Politique Internationale - Comment définiriez-vous la francophonie en ce début de XXIe siècle ?
Jack Lang - Je dirai que c'est un concept géopolitico-culturel, en même temps qu'un reflet de l'Histoire. La langue française s'est transportée en Amérique du Nord, dans les Caraïbes, en Afrique, au Moyen-Orient, en Asie et en Océanie par la force et le feu, voire par l'esclavage, pour devenir par la suite un lien entre les peuples colonisés. Ma relation avec la francophonie a été nuancée dès lors que cette dernière pouvait apparaître comme l'instrument d'un néocolonialisme visant à perpétuer l'empire. Je me souviens d'un moment où j'ai provoqué la polémique en 1981 : invité au Bénin à une réunion des ministres de la Culture francophones, j'ai dit qu'il faudrait débarbouzer la francophonie et lui redonner sa liberté d'être. Cela a suscité une controverse plutôt salutaire. L'institution même n'est pas toujours à la hauteur d'une ambition culturelle généreuse. Il y a eu d'excellents Secrétaires généraux, notamment Abdou Diouf ou Boutros Boutros-Ghali, mais je me demande si la bureaucratie ne l'emporte pas, ainsi que les arrangements diplomatiques, sur l'âme du combat pour la langue. Le président Macron a désigné Leïla Slimani comme sa représentante personnelle pour siéger au Conseil permanent, et c'est un très bon choix. Leïla Slimani a obtenu le prix Goncourt, elle s'est illustrée à travers des écrits admirables. Franco-Marocaine, brillante, enthousiaste et attentive, elle envisage le monde à l'échelle du Maghreb et de la France et perçoit avec finesse l'incroyable festin linguistique que la francophonie vivante peut nous offrir.
P. I. - Vous ne serez donc pas radicalement critique...
J. L. - Assurément non, car même si la francophonie revêt parfois un tour vieillot et trop institutionnel, elle demeure une réalité dont on doit se réjouir. Que le français soit présent, avec ses multiples saveurs, sur tous les continents me touche énormément. D'un point de vue grammatical, il est parfois mieux parlé dans certains pays du Sud qu'en France même. La manière dont il est articulé, chanté, réinventé en Afrique est émouvante. On peut songer à des poètes tels Léopold Sédar Senghor ou Aimé Césaire, mais je pense ici surtout à la langue des villes et des villages d'Afrique. L'extraordinaire français de nos amis québécois n'est pas moins savoureux ni original, avec ses vocables aussi bien puisés dans le fonds linguistique du XVIIe siècle qu'avec ses inventions parfois mâtinées d'américanismes.
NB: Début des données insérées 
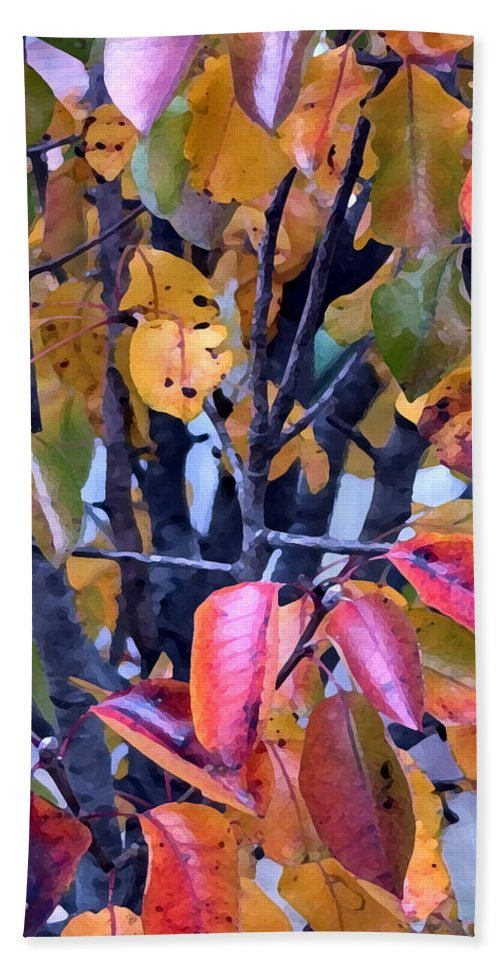 Tree Hand Towel featuring the photograph Fall Colors by Jeanne A Martin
C'est un parler plein de charme, de drôlerie, de finesse. Si j'étais à la tête de l'institution de la francophonie - position à laquelle je ne suis pas candidat -, je ferais chanter, vibrer la langue française aux mille saveurs et aux mille couleurs.
P. I. - C'est votre côté festif ; mais quid de la fonction politique de la francophonie ?
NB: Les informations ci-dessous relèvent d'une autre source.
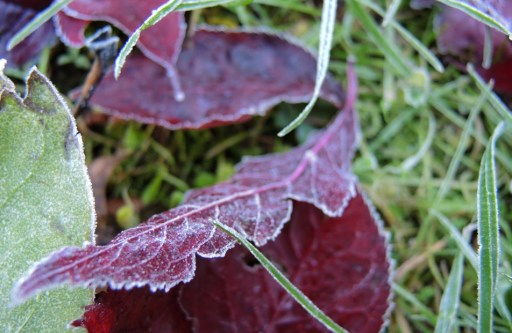 frosty-leaves-3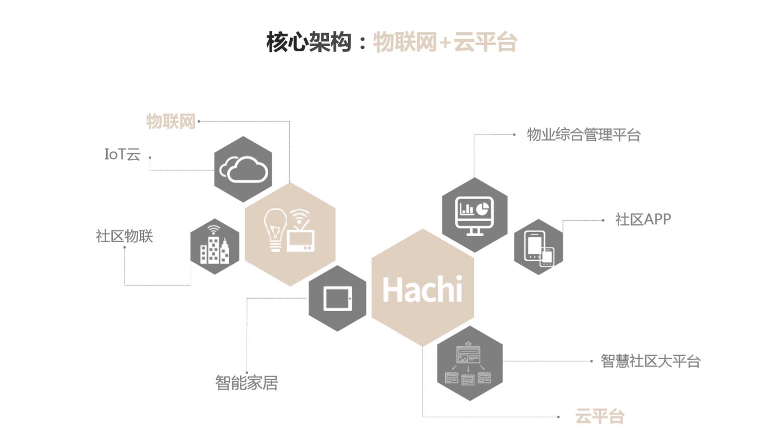 哈奇智能:物联网+云平台.png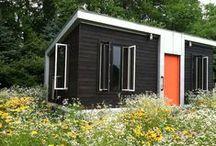 dreams of building a cabin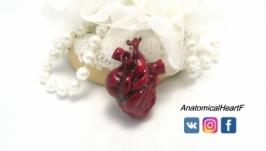 Купить кулон Анатомическое сердце из полимерной глины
J. L. - Au fil des siècles, l'évolution a été patente : de langue d'oppression, le français est devenu langue de développement et de libération, et même, aujourd'hui, de résistance face à la domination progressive de l'anglais international. Selon les périodes, on peut être traversé par des visions contradictoires de ce qu'a représenté la francophonie. L'époque où le colonialisme faisait encore rage en Asie et en Afrique et, après les indépendances, la manière dont les néocolonialistes ont fait usage du concept ne peuvent qu'inciter à la méfiance. Cela étant, la perspective historique est passionnante : ressenti durant la Révolution comme un vecteur majeur d'affranchissement, le français a remplacé les patois dont l'extrême fragmentation, ainsi que l'expliquait l'abbé Grégoire, facilitait la pénétration des obscurantismes politico-religieux. Petit curé de village près de Lunéville, l'abbé Grégoire - dont j'ai, à la demande de François Mitterrand, prononcé le discours d'accueil en même temps que Monge et Condorcet au Panthéon - s'est battu dans une France en partie illettrée pour le livre et pour la propagation de notre langue nationale. Membre de la Convention, il fut en quelque sorte notre premier ministre de la Culture !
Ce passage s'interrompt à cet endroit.